**WHAT THE TASK REQUIRES:**
This exercise asks for a copy of each line in the records below with the word "plants" in it.

**Collection entries:**
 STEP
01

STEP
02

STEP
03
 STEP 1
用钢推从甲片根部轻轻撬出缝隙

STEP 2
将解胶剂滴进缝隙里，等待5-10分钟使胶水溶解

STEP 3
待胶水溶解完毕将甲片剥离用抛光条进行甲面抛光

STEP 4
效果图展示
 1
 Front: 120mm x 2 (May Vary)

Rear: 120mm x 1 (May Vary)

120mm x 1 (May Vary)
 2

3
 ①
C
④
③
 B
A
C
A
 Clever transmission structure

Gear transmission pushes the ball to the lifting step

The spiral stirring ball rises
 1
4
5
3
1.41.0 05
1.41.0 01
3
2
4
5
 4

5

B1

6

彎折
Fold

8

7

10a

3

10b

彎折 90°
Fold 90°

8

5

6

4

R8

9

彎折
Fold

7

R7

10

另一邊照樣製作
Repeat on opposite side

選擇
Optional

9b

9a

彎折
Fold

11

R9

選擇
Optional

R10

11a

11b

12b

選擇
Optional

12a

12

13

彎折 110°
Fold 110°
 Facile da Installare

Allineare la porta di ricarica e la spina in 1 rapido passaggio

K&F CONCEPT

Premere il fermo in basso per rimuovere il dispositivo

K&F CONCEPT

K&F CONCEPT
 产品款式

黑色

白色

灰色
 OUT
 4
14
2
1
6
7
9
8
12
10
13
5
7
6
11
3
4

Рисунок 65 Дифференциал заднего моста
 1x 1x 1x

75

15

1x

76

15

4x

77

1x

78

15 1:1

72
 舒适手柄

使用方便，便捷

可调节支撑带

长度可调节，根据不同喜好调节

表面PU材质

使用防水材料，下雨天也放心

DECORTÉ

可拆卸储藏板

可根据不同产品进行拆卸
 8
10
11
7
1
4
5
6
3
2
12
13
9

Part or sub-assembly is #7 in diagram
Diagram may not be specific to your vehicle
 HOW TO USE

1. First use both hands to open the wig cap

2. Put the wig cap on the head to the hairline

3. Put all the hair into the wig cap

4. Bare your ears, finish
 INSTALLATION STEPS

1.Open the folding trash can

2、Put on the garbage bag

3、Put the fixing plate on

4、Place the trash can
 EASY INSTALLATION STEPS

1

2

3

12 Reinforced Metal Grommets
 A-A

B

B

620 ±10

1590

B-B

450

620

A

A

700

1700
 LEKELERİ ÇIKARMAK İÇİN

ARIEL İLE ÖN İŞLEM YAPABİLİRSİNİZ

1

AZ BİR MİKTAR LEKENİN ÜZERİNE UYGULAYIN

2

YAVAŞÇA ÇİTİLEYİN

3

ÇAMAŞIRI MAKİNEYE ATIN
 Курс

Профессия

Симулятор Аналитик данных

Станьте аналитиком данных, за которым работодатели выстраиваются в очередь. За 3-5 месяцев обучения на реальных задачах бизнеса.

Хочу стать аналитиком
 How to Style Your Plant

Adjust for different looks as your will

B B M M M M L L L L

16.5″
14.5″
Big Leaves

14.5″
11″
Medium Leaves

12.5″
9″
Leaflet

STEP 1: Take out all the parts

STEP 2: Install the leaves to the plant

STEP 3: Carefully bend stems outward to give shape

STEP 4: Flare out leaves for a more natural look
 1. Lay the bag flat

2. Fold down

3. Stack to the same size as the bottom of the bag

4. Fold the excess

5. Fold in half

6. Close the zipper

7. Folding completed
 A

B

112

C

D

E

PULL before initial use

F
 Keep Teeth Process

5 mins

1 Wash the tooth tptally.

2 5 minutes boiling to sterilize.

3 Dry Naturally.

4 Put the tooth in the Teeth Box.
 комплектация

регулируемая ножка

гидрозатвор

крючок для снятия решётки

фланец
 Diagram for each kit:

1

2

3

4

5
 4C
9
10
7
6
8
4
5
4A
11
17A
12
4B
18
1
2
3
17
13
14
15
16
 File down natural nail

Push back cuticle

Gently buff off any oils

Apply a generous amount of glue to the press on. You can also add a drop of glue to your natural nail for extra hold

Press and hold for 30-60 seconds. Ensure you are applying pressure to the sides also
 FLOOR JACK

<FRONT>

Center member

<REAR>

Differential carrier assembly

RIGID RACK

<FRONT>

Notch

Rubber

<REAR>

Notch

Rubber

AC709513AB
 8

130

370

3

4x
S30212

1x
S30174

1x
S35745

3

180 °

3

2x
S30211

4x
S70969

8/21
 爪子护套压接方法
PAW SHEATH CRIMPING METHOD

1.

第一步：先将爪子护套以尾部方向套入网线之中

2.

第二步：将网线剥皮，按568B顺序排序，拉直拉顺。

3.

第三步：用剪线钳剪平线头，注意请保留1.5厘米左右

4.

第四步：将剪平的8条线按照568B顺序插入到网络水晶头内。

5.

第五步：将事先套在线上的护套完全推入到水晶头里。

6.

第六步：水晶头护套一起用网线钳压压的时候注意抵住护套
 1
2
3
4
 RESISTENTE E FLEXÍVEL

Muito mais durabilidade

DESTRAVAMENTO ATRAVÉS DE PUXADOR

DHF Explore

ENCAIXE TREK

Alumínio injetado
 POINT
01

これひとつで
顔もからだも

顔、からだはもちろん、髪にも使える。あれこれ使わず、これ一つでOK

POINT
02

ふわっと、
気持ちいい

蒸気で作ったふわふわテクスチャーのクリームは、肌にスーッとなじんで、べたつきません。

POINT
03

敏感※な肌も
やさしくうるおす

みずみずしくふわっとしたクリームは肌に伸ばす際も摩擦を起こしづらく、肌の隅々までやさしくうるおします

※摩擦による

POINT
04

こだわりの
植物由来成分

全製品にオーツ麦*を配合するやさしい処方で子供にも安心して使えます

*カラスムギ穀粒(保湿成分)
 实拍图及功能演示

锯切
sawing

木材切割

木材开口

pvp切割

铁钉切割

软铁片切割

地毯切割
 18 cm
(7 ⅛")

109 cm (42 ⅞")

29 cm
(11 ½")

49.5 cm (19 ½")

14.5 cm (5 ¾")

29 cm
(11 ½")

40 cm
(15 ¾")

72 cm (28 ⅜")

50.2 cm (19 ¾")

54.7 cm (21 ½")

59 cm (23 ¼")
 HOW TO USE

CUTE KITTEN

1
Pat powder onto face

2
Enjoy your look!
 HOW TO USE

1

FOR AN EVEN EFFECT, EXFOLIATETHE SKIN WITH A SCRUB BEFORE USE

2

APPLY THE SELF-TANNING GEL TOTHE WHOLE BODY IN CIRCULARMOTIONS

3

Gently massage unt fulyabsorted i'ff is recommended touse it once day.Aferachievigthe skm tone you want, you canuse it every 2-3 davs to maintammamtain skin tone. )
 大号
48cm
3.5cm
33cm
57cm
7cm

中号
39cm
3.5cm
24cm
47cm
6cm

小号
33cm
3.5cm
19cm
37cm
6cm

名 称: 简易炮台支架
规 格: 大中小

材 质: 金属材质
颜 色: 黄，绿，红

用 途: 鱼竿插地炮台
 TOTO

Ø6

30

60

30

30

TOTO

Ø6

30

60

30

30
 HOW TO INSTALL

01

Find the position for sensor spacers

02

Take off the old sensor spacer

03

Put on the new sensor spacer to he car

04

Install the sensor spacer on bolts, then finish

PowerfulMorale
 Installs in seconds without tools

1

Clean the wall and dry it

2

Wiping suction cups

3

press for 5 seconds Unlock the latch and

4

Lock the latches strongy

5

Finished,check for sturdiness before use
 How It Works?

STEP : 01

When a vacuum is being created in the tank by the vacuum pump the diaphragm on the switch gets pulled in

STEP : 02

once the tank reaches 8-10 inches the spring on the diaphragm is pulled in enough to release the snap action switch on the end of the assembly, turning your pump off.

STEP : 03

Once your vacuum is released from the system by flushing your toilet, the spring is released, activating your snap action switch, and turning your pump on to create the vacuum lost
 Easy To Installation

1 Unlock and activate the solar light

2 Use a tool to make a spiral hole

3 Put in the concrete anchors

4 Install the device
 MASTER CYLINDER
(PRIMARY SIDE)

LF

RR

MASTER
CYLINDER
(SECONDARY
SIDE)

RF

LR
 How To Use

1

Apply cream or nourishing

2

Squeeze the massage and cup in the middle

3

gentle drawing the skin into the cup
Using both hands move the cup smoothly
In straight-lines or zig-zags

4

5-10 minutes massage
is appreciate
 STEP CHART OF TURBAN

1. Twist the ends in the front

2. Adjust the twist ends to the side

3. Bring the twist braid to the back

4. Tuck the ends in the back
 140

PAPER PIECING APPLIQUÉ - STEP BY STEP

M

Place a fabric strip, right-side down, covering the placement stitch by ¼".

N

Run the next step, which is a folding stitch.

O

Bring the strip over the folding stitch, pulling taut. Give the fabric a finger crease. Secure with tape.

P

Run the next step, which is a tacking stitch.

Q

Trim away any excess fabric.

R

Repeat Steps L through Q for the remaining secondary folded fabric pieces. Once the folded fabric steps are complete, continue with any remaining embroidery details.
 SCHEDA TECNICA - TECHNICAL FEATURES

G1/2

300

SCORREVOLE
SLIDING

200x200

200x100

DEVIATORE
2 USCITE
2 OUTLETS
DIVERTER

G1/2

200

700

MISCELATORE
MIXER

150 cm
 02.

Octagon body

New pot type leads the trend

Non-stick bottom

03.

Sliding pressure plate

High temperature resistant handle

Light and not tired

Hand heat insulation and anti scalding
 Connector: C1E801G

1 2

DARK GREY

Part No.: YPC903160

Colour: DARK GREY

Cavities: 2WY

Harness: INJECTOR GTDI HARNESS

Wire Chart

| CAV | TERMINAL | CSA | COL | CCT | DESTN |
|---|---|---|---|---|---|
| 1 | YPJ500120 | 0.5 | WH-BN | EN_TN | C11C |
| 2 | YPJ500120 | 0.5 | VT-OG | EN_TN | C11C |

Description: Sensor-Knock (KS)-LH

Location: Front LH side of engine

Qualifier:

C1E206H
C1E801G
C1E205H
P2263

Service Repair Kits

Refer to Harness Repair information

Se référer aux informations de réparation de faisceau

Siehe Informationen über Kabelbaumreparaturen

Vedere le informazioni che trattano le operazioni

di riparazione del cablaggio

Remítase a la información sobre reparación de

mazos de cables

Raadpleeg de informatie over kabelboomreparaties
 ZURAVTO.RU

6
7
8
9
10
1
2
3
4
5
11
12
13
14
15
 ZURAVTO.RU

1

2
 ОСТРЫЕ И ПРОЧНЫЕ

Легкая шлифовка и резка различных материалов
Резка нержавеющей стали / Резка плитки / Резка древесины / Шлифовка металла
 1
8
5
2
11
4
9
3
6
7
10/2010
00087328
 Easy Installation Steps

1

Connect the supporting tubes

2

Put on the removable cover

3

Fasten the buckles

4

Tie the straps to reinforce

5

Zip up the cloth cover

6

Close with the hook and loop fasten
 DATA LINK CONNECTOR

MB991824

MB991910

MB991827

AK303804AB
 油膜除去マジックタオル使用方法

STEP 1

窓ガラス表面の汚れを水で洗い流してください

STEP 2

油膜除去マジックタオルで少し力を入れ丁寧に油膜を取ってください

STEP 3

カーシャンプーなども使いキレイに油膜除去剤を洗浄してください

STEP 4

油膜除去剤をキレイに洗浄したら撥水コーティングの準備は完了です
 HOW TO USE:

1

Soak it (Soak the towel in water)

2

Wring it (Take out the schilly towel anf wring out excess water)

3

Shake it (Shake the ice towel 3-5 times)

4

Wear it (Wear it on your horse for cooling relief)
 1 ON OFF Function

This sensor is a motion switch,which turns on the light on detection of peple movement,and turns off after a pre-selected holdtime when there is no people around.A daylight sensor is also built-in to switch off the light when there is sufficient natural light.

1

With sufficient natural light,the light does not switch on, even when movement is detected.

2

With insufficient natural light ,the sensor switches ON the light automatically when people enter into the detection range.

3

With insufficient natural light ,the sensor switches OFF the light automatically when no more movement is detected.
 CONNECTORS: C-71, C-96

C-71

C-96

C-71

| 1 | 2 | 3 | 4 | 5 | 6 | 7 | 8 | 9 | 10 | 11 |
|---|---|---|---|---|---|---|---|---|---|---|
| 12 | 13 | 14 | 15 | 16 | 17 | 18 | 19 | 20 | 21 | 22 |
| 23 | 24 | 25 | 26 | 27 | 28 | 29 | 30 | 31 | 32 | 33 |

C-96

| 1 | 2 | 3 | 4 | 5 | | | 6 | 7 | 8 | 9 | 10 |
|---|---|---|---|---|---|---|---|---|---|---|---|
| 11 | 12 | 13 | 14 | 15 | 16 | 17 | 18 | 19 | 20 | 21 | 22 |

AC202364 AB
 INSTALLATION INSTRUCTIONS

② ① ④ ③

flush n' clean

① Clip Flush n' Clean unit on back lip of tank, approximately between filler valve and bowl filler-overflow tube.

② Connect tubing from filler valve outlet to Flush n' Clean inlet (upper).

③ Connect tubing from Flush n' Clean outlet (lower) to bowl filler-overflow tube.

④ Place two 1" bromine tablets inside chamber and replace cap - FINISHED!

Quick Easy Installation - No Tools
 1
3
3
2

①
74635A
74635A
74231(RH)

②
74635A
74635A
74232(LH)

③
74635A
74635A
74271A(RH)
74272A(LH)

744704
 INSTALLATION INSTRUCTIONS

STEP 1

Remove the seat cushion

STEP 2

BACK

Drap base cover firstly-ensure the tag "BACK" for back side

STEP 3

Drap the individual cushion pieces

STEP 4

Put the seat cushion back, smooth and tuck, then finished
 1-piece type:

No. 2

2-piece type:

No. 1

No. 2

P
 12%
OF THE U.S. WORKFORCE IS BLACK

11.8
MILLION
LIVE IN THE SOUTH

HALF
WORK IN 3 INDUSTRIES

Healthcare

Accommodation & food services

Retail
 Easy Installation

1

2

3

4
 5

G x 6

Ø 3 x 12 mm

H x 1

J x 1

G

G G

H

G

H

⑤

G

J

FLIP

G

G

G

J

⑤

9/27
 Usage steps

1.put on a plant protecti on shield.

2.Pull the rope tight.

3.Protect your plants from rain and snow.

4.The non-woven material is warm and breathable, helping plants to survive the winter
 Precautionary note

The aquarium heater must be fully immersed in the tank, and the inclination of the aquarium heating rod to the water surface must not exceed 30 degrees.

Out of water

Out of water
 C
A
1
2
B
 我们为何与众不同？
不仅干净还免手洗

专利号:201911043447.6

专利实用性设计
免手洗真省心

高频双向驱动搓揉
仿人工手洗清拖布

**OUTPUT BELOW:**
3.Protect your plants from rain and snow.
4.The non-woven material is warm and breathable, helping plants to survive the winter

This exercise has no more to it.